PROVIDED ENTRIES:
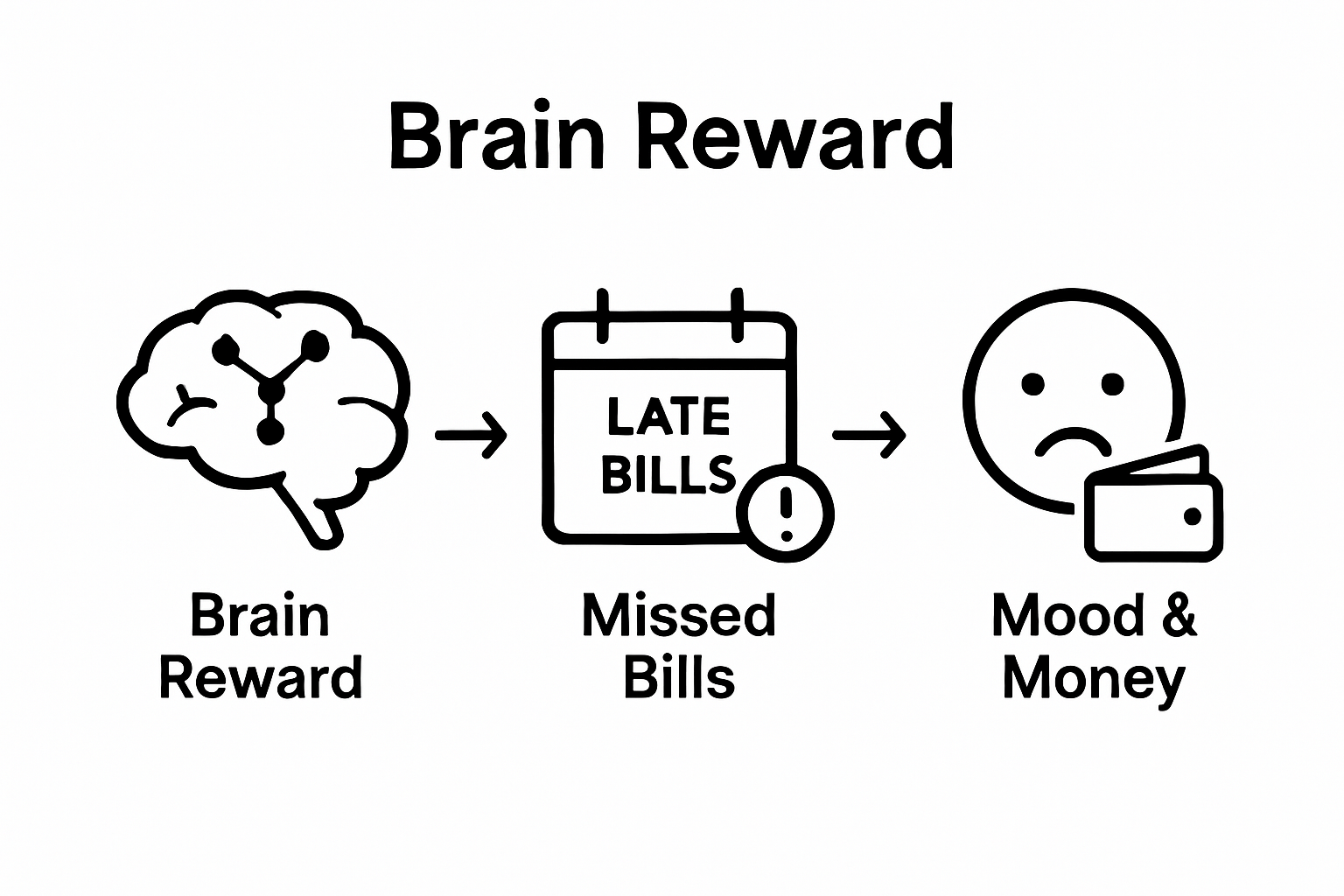 Brain Reward

LATE BILLS

!

Brain Reward

Missed Bills

Mood & Money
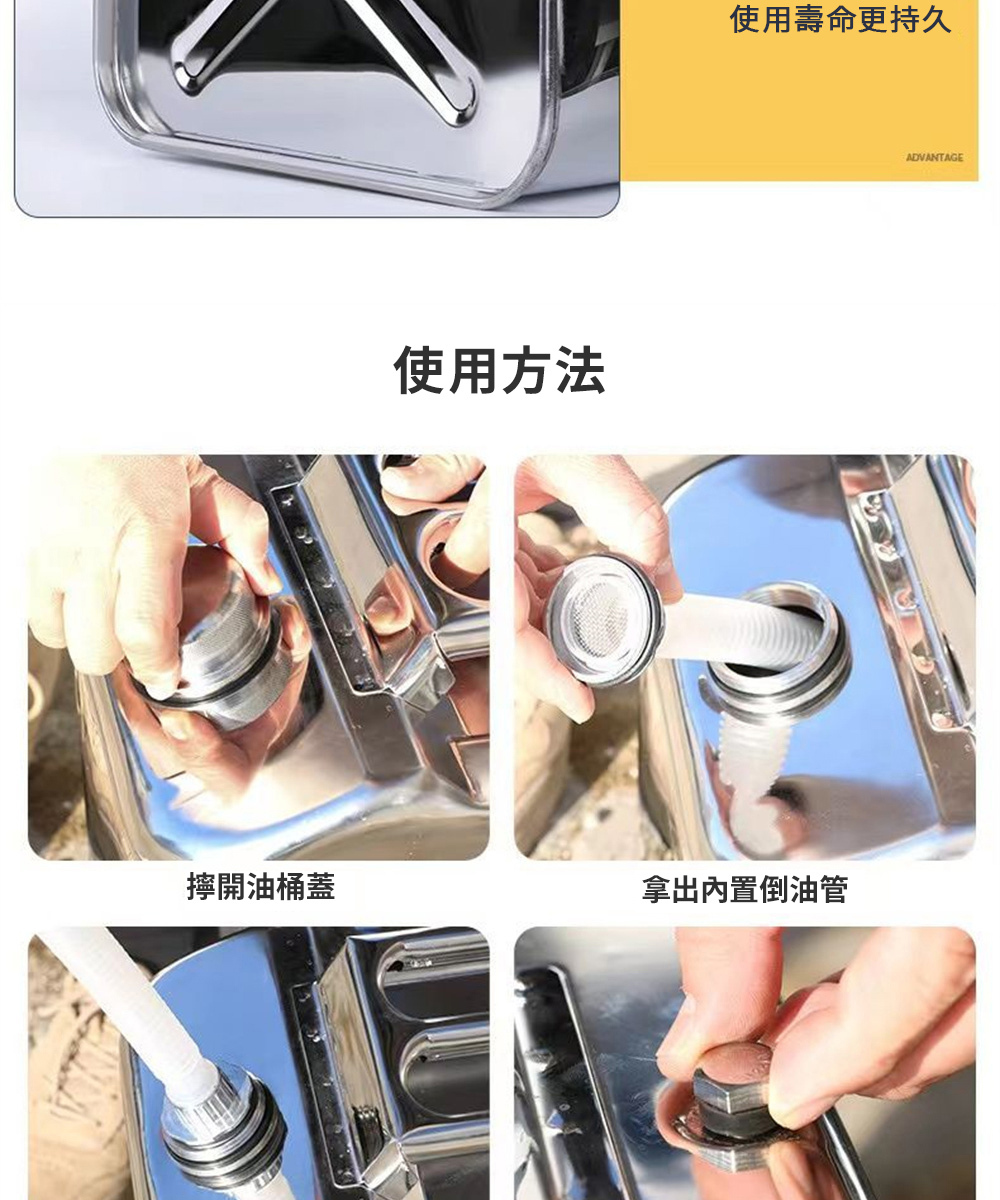 使用壽命更持久

ADVANTAGE

使用方法

擰開油桶蓋

拿出內置倒油管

TASK TO CARRY OUT: Return each line above exactly; any pictures are to be skipped.

ANSWER TO THIS EXERCISE:
 Brain Reward

LATE BILLS

!

Brain Reward

Missed Bills

Mood & Money
 使用壽命更持久

ADVANTAGE

使用方法

擰開油桶蓋

拿出內置倒油管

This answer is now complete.